Baron, a former RFU chief executive with outstanding fiscal credentials, says it is crucial that the brakes are put on a potentially ruinous financial transaction: “We have had four clubs go bust in the past year, three from the Premiership, and the Championship title-holders. The Premiership is clearly a broken model, and unless you have a viable business structure, the Premiership is not investable. Yet, the RFU is about to put almost £300m into a Premiership PGP deal in which there is no recovery plan visible.”
Baron said ahead of Friday’s Council meeting at Twickenham: “Based on the Board’s own financial forecasts, this is totally unaffordable. In addition, it does not have the support of the Championship clubs, the National Leagues clubs, and probably the majority of the county-elected Council members who represent the whole (community club) game.”
Baron described the proposed PGP (Professional Game Partnership ) as “putting the cart before the horse”. He said: “This is like making a huge payment for the ‘solution’ before identifying the ‘problems’ that have to be solved. The RFU and PRL (Premiership) have massive financial problems – as has been shown by the RFU’s latest forecasts, and the loss of three Premiership clubs to insolvency.”
Baron believes that Council members must therefore demand the presentation of financial turnaround plans for Pre- miership rugby, and for the RFU, before there are any further negotiations on the PGP.
Baron said he believes that CVC, the $130 billion global finance company that is a 27 per cent shareholder in the Premiership, should play a major part in the league’s turnaround plan: “Production of this is mainly the responsibility of CVC. Why should RFU member clubs throw good money after bad without such a plan?”
He argued that reform of the RFU’s own finances are of the utmost urgency given a heavy loss projection in the Board’s ‘Detailed Long-Term Forecasts’ for every year, bar one, in the next 10 years.
Baron warned: “In the PLC world such dire forecasts without an action plan to return to profitability would require wholesale Board resignations. Any turnaround plan will inevitably require heavy cost-cutting.”

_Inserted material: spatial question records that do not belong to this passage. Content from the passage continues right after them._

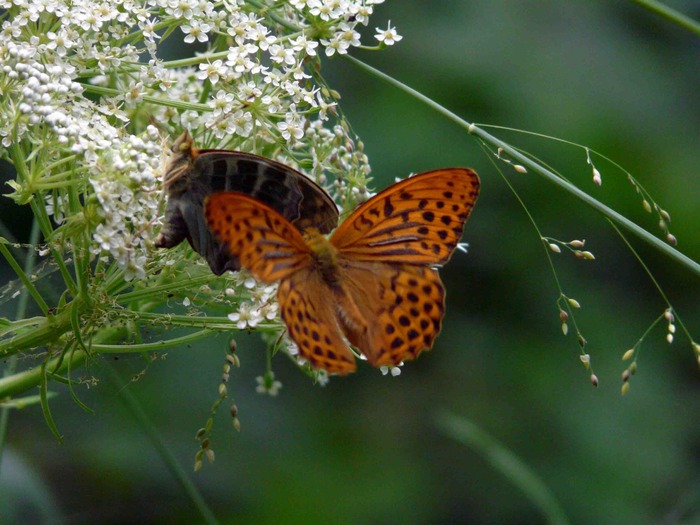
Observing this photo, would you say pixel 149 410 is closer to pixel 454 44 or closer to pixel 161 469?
pixel 161 469

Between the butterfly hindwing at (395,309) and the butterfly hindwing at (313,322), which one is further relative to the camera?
the butterfly hindwing at (395,309)

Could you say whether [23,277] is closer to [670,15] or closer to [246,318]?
[246,318]

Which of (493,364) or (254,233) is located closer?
(254,233)

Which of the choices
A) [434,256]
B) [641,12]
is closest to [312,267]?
[434,256]

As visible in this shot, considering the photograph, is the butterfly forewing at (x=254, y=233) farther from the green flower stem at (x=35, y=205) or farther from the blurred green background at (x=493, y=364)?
the blurred green background at (x=493, y=364)

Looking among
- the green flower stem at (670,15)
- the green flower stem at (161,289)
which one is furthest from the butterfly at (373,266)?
the green flower stem at (670,15)

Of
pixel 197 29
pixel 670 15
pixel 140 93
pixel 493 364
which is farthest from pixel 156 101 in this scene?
pixel 493 364
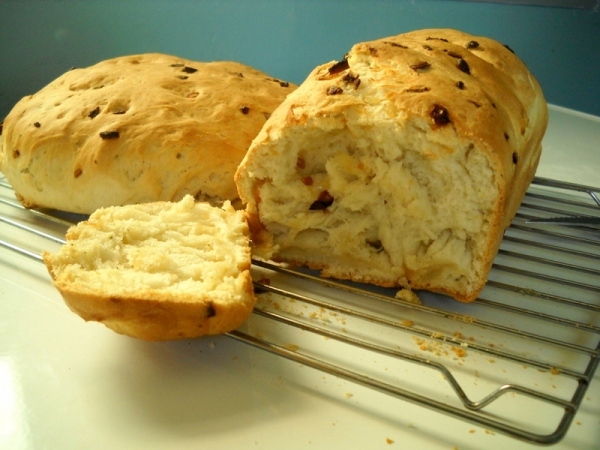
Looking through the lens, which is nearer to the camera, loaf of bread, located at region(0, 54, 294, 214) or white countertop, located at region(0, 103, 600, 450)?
white countertop, located at region(0, 103, 600, 450)

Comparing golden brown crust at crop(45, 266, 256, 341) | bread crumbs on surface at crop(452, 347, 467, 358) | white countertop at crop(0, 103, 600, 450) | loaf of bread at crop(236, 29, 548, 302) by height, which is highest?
loaf of bread at crop(236, 29, 548, 302)

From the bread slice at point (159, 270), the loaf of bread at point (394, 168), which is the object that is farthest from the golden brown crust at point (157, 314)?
the loaf of bread at point (394, 168)

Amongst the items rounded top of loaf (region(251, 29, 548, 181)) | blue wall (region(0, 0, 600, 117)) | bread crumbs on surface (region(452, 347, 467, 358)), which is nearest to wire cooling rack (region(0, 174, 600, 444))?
bread crumbs on surface (region(452, 347, 467, 358))

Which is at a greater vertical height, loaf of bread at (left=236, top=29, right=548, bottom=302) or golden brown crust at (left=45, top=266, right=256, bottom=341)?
loaf of bread at (left=236, top=29, right=548, bottom=302)

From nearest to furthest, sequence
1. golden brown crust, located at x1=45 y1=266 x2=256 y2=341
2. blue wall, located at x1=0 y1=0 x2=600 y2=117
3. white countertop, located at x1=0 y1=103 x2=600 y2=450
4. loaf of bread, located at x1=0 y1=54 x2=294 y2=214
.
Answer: white countertop, located at x1=0 y1=103 x2=600 y2=450
golden brown crust, located at x1=45 y1=266 x2=256 y2=341
loaf of bread, located at x1=0 y1=54 x2=294 y2=214
blue wall, located at x1=0 y1=0 x2=600 y2=117

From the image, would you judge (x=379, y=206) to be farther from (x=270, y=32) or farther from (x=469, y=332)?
(x=270, y=32)

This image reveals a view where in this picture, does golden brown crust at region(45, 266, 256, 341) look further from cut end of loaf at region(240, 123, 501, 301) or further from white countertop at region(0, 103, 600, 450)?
cut end of loaf at region(240, 123, 501, 301)

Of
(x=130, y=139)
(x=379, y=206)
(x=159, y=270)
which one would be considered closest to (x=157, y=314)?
(x=159, y=270)
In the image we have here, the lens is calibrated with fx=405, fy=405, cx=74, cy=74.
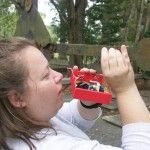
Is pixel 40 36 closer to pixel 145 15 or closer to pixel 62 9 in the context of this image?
pixel 145 15

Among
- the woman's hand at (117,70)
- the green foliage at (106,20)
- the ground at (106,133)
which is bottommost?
the ground at (106,133)

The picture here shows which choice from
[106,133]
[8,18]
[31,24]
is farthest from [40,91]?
[8,18]

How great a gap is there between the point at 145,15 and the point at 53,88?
27.4 ft

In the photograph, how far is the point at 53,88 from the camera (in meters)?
1.67

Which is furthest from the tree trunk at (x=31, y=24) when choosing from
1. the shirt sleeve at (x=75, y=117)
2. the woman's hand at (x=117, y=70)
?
the woman's hand at (x=117, y=70)

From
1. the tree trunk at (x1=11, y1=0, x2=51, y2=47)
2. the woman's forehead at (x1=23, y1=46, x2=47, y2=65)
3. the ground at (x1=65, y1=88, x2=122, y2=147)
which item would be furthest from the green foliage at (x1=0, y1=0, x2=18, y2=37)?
the woman's forehead at (x1=23, y1=46, x2=47, y2=65)

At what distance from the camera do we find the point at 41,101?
5.45ft

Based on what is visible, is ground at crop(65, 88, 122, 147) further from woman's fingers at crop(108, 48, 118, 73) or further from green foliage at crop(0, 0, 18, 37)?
green foliage at crop(0, 0, 18, 37)

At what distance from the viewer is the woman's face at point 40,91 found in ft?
5.42

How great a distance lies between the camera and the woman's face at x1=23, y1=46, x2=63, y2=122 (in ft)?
5.42

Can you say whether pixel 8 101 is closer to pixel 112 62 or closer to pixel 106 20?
pixel 112 62

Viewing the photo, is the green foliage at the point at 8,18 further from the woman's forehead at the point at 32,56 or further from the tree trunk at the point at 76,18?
the woman's forehead at the point at 32,56

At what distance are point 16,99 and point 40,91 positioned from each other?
0.33 feet

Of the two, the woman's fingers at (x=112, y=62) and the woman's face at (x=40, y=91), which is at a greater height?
the woman's fingers at (x=112, y=62)
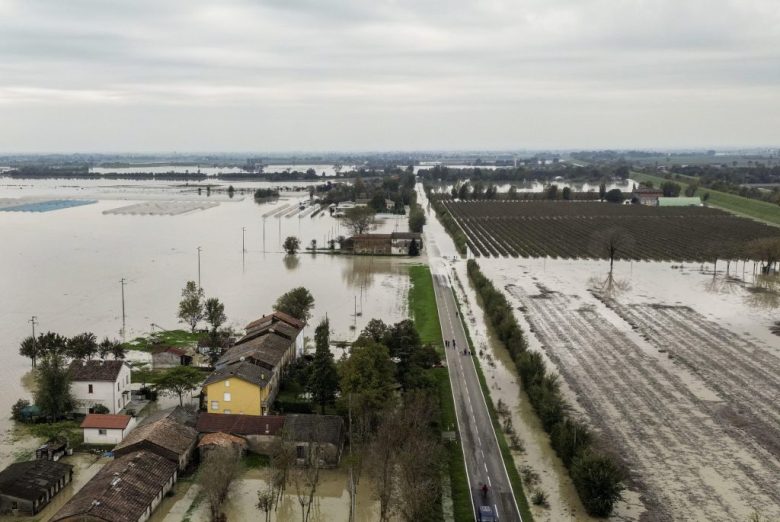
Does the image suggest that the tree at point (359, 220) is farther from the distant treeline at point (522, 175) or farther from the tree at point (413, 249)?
the distant treeline at point (522, 175)

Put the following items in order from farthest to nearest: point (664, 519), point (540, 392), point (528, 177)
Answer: point (528, 177) < point (540, 392) < point (664, 519)

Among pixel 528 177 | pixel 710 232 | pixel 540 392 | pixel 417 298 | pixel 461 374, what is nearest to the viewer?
pixel 540 392

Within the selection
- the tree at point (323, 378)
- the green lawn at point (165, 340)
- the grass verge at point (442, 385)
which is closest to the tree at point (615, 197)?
the grass verge at point (442, 385)

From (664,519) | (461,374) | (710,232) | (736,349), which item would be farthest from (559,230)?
(664,519)

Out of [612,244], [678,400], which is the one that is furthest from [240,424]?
[612,244]

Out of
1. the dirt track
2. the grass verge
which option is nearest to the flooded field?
the dirt track

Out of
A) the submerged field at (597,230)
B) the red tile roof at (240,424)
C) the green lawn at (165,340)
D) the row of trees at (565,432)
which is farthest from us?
the submerged field at (597,230)

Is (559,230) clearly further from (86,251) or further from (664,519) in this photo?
(664,519)
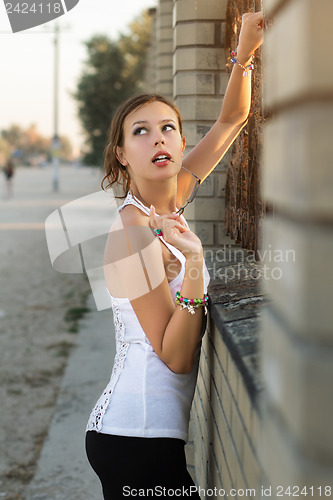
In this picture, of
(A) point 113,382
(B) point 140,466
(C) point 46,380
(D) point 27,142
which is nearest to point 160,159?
(A) point 113,382

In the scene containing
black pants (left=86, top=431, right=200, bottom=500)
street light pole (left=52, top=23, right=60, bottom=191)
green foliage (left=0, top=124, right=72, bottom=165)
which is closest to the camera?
black pants (left=86, top=431, right=200, bottom=500)

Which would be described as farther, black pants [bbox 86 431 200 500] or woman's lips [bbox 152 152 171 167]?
woman's lips [bbox 152 152 171 167]

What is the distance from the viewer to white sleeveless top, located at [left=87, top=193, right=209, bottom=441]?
2002 millimetres

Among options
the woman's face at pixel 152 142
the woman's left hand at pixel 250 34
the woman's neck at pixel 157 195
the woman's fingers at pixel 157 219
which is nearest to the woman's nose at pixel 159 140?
the woman's face at pixel 152 142

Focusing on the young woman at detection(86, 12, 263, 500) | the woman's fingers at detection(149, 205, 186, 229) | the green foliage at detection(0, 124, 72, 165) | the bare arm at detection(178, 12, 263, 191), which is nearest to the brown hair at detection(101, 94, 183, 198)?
the young woman at detection(86, 12, 263, 500)

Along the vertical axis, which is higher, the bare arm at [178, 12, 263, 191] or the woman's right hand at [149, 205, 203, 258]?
the bare arm at [178, 12, 263, 191]

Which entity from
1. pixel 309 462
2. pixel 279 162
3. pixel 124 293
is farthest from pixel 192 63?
pixel 309 462

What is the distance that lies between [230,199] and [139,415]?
144 centimetres

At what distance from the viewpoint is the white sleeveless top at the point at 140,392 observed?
6.57 ft

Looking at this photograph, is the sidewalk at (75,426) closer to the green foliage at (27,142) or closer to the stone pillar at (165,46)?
the stone pillar at (165,46)

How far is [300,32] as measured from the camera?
2.71ft

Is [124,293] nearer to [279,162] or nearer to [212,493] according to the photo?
[212,493]

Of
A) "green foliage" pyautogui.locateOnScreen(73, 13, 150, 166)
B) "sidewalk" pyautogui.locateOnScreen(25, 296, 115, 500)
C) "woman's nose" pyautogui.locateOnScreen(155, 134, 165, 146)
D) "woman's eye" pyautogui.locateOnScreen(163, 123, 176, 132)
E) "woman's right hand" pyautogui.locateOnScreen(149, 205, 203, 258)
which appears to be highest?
"green foliage" pyautogui.locateOnScreen(73, 13, 150, 166)

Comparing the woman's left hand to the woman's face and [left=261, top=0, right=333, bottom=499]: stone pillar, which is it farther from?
[left=261, top=0, right=333, bottom=499]: stone pillar
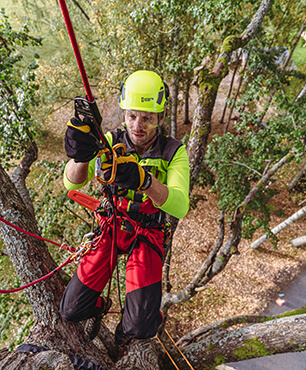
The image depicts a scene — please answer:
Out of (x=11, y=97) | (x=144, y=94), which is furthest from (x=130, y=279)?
(x=11, y=97)

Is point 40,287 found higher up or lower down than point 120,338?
higher up

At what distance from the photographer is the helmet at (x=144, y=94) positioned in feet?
6.37

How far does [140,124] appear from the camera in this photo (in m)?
2.01

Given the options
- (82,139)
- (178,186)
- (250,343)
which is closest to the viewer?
(82,139)

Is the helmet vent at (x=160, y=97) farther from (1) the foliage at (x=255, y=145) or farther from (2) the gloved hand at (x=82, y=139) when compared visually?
(1) the foliage at (x=255, y=145)

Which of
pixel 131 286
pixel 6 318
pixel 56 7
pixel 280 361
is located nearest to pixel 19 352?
pixel 131 286

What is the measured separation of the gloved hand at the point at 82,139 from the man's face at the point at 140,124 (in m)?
0.72

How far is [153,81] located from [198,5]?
3705 mm

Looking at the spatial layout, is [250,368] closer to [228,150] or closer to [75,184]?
[228,150]

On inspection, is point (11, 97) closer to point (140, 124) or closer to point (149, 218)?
point (140, 124)

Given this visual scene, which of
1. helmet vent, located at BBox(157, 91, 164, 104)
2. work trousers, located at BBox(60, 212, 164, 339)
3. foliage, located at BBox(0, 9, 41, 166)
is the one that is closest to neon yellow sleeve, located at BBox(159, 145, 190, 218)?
helmet vent, located at BBox(157, 91, 164, 104)

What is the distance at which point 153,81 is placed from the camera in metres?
2.00

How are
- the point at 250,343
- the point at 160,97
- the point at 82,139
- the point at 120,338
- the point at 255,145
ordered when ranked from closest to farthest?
the point at 82,139
the point at 160,97
the point at 250,343
the point at 120,338
the point at 255,145

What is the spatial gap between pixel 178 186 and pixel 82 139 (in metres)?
0.87
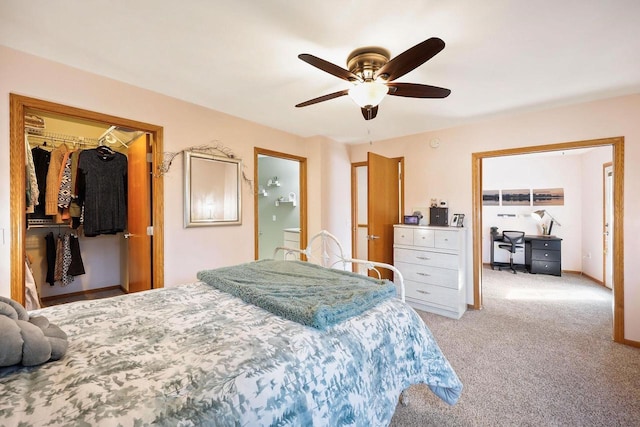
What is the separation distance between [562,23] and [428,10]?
2.83 ft

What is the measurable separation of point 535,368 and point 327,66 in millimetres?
2836

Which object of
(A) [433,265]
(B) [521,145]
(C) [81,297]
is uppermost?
(B) [521,145]

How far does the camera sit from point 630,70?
215cm

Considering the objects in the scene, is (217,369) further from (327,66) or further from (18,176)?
(18,176)

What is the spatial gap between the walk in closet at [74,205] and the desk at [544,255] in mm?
6741

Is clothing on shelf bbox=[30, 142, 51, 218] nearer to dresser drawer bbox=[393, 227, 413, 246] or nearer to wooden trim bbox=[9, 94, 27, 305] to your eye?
wooden trim bbox=[9, 94, 27, 305]

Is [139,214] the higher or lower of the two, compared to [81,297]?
higher

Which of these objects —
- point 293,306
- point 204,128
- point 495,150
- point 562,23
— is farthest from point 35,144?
point 495,150

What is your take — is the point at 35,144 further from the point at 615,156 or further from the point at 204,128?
the point at 615,156

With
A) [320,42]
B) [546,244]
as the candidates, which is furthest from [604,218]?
[320,42]

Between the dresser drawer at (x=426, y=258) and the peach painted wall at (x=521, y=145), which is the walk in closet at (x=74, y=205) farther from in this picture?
the peach painted wall at (x=521, y=145)

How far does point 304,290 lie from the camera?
1604 millimetres

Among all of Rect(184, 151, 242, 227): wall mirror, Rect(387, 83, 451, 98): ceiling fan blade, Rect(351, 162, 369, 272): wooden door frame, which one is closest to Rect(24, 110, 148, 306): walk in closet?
Rect(184, 151, 242, 227): wall mirror

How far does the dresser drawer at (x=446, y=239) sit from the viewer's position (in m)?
3.22
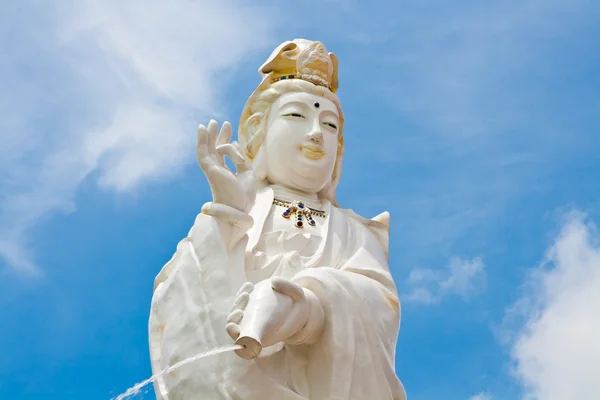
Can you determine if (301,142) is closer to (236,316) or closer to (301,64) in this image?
(301,64)

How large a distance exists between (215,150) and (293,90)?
1.33m

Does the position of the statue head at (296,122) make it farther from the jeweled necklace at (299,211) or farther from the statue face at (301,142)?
the jeweled necklace at (299,211)

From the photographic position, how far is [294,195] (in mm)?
8133

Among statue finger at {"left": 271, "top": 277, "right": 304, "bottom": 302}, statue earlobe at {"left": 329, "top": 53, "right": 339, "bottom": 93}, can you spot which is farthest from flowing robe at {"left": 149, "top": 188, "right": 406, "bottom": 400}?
statue earlobe at {"left": 329, "top": 53, "right": 339, "bottom": 93}

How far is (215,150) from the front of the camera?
718 cm

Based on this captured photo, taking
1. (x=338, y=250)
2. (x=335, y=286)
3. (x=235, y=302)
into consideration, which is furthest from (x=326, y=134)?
(x=235, y=302)

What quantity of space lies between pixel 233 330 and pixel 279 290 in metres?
0.42

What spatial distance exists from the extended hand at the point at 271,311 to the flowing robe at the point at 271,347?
0.24 metres

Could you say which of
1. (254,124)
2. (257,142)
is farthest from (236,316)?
(254,124)

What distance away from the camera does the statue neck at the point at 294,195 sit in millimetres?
8070

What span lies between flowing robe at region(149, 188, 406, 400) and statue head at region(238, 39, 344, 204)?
96 cm

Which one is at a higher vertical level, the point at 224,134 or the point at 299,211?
the point at 224,134

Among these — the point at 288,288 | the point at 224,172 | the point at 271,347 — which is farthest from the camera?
the point at 224,172

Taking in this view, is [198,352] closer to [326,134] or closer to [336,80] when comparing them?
[326,134]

Baron also called for the introduction in the RFU recovery plan of a “fair shares” principle whereby any rugby investment by the RFU going forward for four years is split on the basis of 37.5 per cent Premiership, 12.5 per cent Championship, 50 per cent Community clubs (including National Leagues).
He recommends that the “fair shares” principle is incorporated in the RFU’s rules at the next AGM, and that if it meets RFU Board opposition it takes just two member clubs to propose a new rule.
The Championship clubs’ chairman, Simon Halliday, has reinforced their opposition to the PGP’s ‘Premiership 2′ franchise model, and to their exclusion from negotiations leading to it being rubber-stamped by the RFU Board.
Halliday said: “The Championship is showing real leadership in managing its own destiny. The Championship has stepped-up, and we are pushing to find solutions which are in the best interests of the whole game. However, our lack of involvement in the PGP is not helpful to progress.”